**Task instructions**
In the items below, copy out word for word the lines from the one containing "Pictured here, regarding" through the one containing "point (316, 745) <", inclusive.

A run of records
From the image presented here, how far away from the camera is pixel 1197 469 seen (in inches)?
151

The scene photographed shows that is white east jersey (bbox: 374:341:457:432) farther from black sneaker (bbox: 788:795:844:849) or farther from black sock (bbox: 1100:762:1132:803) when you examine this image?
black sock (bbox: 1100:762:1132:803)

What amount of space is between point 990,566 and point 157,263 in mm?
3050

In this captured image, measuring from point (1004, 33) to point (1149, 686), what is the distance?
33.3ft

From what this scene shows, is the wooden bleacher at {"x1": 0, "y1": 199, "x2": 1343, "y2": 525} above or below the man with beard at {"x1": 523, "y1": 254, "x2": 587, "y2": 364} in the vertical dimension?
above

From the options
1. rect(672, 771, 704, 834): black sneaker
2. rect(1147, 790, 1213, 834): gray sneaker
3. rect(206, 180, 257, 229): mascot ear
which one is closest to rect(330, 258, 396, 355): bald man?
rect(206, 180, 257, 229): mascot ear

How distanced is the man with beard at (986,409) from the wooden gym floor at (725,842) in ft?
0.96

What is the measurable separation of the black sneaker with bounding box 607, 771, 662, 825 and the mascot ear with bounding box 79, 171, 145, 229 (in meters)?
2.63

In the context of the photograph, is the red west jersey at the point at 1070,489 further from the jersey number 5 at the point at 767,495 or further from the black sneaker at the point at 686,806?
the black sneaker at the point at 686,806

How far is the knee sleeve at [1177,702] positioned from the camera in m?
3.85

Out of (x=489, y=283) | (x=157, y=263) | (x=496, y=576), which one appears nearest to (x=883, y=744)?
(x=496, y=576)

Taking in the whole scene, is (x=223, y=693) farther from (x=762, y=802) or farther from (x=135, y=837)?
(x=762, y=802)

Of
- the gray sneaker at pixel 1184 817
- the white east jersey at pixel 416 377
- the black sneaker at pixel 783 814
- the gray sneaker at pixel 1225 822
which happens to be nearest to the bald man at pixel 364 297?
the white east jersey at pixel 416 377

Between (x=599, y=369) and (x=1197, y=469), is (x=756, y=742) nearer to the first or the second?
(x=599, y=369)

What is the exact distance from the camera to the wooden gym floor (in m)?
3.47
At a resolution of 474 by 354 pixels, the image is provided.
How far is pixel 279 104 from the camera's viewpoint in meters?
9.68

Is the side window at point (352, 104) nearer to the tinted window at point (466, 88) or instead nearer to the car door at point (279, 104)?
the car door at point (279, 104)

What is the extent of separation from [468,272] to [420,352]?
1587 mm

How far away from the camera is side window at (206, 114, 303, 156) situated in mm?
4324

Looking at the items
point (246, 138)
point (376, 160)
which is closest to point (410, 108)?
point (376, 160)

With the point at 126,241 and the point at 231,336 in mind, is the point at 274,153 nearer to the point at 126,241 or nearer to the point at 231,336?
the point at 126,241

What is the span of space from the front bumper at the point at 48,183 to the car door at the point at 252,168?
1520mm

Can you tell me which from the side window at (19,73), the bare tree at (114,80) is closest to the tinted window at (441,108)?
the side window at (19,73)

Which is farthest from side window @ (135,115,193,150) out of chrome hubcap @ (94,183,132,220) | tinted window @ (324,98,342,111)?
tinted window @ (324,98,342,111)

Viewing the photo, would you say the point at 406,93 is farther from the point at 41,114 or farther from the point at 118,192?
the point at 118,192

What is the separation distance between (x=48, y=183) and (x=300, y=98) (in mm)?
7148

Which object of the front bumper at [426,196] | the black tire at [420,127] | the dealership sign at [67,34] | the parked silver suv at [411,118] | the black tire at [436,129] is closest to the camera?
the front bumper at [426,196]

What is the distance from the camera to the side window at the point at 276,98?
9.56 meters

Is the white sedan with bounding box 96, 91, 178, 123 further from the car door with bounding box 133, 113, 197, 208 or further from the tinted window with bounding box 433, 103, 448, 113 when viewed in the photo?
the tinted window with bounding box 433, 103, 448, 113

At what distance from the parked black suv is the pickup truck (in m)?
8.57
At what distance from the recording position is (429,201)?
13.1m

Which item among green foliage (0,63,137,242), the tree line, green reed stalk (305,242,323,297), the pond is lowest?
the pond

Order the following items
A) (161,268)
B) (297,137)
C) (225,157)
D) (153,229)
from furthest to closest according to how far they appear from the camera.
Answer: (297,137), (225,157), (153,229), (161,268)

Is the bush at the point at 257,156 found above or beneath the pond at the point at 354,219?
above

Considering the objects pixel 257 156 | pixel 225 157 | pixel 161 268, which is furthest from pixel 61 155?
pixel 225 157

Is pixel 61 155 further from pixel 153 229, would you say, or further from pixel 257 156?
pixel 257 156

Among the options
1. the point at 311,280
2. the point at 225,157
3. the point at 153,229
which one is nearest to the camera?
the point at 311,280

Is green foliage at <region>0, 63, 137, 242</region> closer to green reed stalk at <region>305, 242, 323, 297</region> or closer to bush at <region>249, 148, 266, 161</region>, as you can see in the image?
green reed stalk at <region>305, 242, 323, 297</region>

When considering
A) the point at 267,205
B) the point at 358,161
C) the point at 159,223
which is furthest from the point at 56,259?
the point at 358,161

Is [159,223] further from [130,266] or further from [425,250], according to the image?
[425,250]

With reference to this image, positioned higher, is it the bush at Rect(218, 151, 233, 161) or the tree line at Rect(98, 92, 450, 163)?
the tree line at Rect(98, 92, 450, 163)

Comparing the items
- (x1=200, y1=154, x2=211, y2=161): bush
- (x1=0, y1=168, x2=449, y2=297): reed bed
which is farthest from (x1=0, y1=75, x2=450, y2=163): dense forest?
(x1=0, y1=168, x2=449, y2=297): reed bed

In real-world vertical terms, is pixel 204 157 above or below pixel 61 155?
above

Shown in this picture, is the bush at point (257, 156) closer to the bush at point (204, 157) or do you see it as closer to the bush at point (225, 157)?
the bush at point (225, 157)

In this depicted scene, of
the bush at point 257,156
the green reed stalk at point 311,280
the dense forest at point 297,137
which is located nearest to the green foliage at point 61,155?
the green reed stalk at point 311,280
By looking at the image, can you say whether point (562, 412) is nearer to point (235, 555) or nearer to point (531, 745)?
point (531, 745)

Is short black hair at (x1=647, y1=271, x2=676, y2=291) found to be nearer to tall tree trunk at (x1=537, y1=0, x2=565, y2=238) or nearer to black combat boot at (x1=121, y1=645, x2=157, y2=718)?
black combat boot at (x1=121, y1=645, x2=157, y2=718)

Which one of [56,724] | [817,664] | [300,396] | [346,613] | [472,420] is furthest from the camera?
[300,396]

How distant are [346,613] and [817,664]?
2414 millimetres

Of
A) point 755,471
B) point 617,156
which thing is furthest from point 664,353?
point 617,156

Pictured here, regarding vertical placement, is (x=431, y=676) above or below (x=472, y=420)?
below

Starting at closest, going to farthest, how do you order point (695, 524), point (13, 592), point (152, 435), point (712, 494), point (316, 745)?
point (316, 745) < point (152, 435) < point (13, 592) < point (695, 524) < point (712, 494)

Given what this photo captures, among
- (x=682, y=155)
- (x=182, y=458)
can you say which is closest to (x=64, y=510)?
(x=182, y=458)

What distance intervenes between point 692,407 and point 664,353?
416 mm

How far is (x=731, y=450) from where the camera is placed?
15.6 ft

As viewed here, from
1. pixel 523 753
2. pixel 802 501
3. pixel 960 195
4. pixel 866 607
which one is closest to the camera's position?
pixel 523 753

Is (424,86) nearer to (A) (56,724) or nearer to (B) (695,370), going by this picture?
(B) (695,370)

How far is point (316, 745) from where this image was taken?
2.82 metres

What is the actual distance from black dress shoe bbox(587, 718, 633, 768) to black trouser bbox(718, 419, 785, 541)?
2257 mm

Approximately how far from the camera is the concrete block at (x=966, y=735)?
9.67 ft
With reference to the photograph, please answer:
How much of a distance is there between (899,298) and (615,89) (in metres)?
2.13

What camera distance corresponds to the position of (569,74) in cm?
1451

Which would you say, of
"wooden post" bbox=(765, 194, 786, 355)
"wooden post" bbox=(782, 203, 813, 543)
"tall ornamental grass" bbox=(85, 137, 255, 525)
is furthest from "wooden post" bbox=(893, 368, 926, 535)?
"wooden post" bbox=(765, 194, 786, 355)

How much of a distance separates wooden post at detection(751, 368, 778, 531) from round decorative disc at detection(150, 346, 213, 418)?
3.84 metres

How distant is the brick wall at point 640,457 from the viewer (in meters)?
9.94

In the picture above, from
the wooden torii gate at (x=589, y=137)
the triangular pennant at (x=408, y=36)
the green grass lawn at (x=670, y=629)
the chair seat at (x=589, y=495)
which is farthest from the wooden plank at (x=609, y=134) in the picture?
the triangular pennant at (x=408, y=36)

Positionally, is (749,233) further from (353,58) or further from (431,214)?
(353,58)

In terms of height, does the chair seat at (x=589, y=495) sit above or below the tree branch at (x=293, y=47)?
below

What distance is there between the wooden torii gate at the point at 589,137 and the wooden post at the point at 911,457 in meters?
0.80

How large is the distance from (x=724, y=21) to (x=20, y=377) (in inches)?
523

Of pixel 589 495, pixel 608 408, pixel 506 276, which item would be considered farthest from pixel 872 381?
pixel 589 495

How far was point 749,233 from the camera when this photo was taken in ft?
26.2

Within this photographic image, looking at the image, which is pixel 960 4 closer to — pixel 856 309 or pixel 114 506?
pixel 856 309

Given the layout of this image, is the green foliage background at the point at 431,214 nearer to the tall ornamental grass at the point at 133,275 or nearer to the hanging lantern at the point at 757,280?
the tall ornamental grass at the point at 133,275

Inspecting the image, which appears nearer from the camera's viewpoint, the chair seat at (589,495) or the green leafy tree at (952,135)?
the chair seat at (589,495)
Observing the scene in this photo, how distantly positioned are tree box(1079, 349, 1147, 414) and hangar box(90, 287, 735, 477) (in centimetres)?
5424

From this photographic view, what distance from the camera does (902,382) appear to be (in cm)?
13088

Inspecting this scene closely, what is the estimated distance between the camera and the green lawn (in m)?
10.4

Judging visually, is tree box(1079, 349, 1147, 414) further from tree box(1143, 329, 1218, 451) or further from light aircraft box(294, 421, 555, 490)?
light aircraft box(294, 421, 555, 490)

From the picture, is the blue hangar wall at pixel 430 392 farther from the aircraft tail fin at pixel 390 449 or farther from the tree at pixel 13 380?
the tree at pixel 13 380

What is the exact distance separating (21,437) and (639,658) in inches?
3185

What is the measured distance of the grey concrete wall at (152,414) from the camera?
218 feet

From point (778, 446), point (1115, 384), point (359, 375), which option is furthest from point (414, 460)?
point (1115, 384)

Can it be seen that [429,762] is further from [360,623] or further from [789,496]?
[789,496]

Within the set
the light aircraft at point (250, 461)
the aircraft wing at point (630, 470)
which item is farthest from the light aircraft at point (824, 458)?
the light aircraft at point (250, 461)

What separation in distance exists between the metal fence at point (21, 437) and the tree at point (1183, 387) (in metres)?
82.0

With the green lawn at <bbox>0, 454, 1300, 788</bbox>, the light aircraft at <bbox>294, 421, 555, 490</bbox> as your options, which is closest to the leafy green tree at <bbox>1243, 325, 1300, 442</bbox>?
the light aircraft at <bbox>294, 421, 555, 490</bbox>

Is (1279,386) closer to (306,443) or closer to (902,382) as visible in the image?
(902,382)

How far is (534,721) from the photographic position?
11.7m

**The answer**
Pictured here, regarding vertical placement, is (x=431, y=676) above or below (x=472, y=420)?
below

Starting at closest, going to farthest, how do you order point (695, 524), point (13, 592), point (152, 435), point (712, 494), point (316, 745)?
point (316, 745) < point (152, 435) < point (13, 592) < point (695, 524) < point (712, 494)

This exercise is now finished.